DO THIS:
Recast the lines below as a numbered list, dropping any blank lines.

[Collected data]
_ _ _ _ _ _ _

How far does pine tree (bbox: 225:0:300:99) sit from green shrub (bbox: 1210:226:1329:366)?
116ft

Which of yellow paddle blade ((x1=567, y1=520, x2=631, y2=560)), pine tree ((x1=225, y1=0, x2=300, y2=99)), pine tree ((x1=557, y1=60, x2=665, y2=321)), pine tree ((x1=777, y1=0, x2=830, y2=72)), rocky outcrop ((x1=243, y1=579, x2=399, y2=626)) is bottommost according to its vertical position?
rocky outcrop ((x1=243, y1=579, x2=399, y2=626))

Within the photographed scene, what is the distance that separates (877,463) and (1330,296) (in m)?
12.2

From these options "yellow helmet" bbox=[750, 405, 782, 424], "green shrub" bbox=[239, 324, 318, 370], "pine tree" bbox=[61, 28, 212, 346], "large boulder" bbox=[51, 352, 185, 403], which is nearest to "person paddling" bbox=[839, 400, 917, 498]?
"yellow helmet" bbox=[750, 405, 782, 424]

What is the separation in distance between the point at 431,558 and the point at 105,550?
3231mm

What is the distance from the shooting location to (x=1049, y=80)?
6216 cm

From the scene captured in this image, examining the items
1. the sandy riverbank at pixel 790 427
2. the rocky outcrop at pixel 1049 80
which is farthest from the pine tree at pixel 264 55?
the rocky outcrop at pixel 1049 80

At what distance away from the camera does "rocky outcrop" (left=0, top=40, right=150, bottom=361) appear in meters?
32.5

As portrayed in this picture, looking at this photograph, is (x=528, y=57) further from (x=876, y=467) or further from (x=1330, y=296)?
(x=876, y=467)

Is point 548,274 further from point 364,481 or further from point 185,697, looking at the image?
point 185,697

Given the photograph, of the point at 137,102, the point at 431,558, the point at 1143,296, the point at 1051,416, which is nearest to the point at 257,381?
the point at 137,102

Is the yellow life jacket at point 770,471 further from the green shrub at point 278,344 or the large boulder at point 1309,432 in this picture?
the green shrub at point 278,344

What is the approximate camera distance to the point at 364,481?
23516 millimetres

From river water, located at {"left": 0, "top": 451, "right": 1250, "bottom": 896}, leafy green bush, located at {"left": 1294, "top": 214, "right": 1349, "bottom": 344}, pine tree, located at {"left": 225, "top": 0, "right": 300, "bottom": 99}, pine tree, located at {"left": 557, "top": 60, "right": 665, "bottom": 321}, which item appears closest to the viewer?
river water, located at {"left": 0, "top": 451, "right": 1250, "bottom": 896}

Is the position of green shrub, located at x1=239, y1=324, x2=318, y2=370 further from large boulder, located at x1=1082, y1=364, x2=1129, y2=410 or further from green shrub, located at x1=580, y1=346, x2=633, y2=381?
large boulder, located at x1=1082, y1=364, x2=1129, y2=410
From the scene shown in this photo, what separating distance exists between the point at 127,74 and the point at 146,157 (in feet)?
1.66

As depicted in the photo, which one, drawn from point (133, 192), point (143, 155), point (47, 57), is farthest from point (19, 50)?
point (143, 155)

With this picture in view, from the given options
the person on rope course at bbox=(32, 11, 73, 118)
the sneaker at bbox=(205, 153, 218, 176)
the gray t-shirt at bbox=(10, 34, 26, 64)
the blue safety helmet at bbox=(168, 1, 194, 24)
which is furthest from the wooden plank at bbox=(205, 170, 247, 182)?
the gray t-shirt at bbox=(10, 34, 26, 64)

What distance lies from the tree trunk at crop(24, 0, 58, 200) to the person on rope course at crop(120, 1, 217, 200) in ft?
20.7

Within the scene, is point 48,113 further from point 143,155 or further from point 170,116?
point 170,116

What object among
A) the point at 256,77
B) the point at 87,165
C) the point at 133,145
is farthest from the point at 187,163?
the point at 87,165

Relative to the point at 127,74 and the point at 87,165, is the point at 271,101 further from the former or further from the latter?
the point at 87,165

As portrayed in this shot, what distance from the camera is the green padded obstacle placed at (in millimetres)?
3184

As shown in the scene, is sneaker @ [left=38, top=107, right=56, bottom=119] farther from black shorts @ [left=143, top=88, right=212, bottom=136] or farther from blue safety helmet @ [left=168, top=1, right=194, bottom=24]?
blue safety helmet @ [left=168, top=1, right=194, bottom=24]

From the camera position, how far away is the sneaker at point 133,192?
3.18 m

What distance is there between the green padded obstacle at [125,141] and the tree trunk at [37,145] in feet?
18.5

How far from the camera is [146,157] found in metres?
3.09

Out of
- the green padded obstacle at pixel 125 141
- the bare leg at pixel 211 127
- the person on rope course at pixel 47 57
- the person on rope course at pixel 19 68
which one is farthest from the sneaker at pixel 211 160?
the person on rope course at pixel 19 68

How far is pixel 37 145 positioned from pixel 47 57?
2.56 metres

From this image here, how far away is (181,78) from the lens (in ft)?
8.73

_ _ _ _ _ _ _

RESPONSE TO THE TASK:
1. How far does pine tree (bbox: 225:0:300:99) sit from green shrub (bbox: 1210:226:1329:366)?
2. 116ft
3. Which of yellow paddle blade ((x1=567, y1=520, x2=631, y2=560)), pine tree ((x1=225, y1=0, x2=300, y2=99)), pine tree ((x1=557, y1=60, x2=665, y2=321)), pine tree ((x1=777, y1=0, x2=830, y2=72)), rocky outcrop ((x1=243, y1=579, x2=399, y2=626)) is bottommost according to its vertical position?
4. rocky outcrop ((x1=243, y1=579, x2=399, y2=626))
5. Within the photographed scene, what is the distance that separates (877,463) and (1330,296) (in m)?
6. 12.2
7. From these options "yellow helmet" bbox=[750, 405, 782, 424], "green shrub" bbox=[239, 324, 318, 370], "pine tree" bbox=[61, 28, 212, 346], "large boulder" bbox=[51, 352, 185, 403], which is nearest to "person paddling" bbox=[839, 400, 917, 498]?
8. "yellow helmet" bbox=[750, 405, 782, 424]
9. What is the separation in distance between the point at 431,558 and the point at 105,550?
10. 3231mm
11. What is the distance from the shooting location to (x=1049, y=80)?
12. 6216 cm
13. From the scene captured in this image, examining the items
14. 1. the sandy riverbank at pixel 790 427
15. 2. the rocky outcrop at pixel 1049 80
16. which is farthest from the pine tree at pixel 264 55?
17. the rocky outcrop at pixel 1049 80
18. At what distance away from the camera does "rocky outcrop" (left=0, top=40, right=150, bottom=361) appear in meters?
19. 32.5
20. As portrayed in this picture, looking at this photograph, is (x=528, y=57) further from (x=876, y=467) or further from (x=1330, y=296)?
21. (x=876, y=467)
22. Is point 548,274 further from point 364,481 or further from point 185,697, looking at the image?
23. point 185,697
24. Given the photograph, of the point at 137,102, the point at 431,558, the point at 1143,296, the point at 1051,416, which is nearest to the point at 257,381?
25. the point at 137,102
26. Is the yellow life jacket at point 770,471 further from the green shrub at point 278,344 or the large boulder at point 1309,432 in this picture?
27. the green shrub at point 278,344
28. What is the approximate camera distance to the point at 364,481?
29. 23516 millimetres
30. From river water, located at {"left": 0, "top": 451, "right": 1250, "bottom": 896}, leafy green bush, located at {"left": 1294, "top": 214, "right": 1349, "bottom": 344}, pine tree, located at {"left": 225, "top": 0, "right": 300, "bottom": 99}, pine tree, located at {"left": 557, "top": 60, "right": 665, "bottom": 321}, which item appears closest to the viewer?
31. river water, located at {"left": 0, "top": 451, "right": 1250, "bottom": 896}
32. Is the position of green shrub, located at x1=239, y1=324, x2=318, y2=370 further from large boulder, located at x1=1082, y1=364, x2=1129, y2=410 or further from green shrub, located at x1=580, y1=346, x2=633, y2=381?
33. large boulder, located at x1=1082, y1=364, x2=1129, y2=410
34. From the scene shown in this photo, what separating distance exists between the point at 127,74 and the point at 146,157 (in feet)?
35. 1.66
36. As depicted in the photo, which one, drawn from point (133, 192), point (143, 155), point (47, 57), is farthest from point (19, 50)?
37. point (143, 155)
38. With this picture in view, from the given options
39. the person on rope course at bbox=(32, 11, 73, 118)
40. the sneaker at bbox=(205, 153, 218, 176)
41. the gray t-shirt at bbox=(10, 34, 26, 64)
42. the blue safety helmet at bbox=(168, 1, 194, 24)
43. which is furthest from the wooden plank at bbox=(205, 170, 247, 182)?
44. the gray t-shirt at bbox=(10, 34, 26, 64)
45. What distance lies from the tree trunk at crop(24, 0, 58, 200) to the person on rope course at crop(120, 1, 217, 200) in ft?
46. 20.7
47. Within the scene, is point 48,113 further from point 143,155 or further from point 170,116?
48. point 170,116
49. What object among
50. A) the point at 256,77
51. B) the point at 87,165
52. C) the point at 133,145
53. is farthest from the point at 187,163?
54. the point at 87,165
55. Relative to the point at 127,74 and the point at 87,165, is the point at 271,101 further from the former or further from the latter?
56. the point at 87,165
57. As portrayed in this shot, what distance from the camera is the green padded obstacle placed at (in millimetres)?
58. 3184
59. As shown in the scene, is sneaker @ [left=38, top=107, right=56, bottom=119] farther from black shorts @ [left=143, top=88, right=212, bottom=136] or farther from blue safety helmet @ [left=168, top=1, right=194, bottom=24]?
60. blue safety helmet @ [left=168, top=1, right=194, bottom=24]
61. From the camera position, how far away is the sneaker at point 133,192?
62. 3.18 m
63. What distance is there between the green padded obstacle at [125,141] and the tree trunk at [37,145] in feet?
64. 18.5
65. How far from the camera is [146,157] found in metres?
66. 3.09
67. Out of
68. - the green padded obstacle at pixel 125 141
69. - the bare leg at pixel 211 127
70. - the person on rope course at pixel 47 57
71. - the person on rope course at pixel 19 68
72. which one is farthest from the sneaker at pixel 211 160?
73. the person on rope course at pixel 19 68
74. How far is pixel 37 145 positioned from pixel 47 57?
75. 2.56 metres
76. From this image here, how far away is (181,78) from the lens (in ft)?
77. 8.73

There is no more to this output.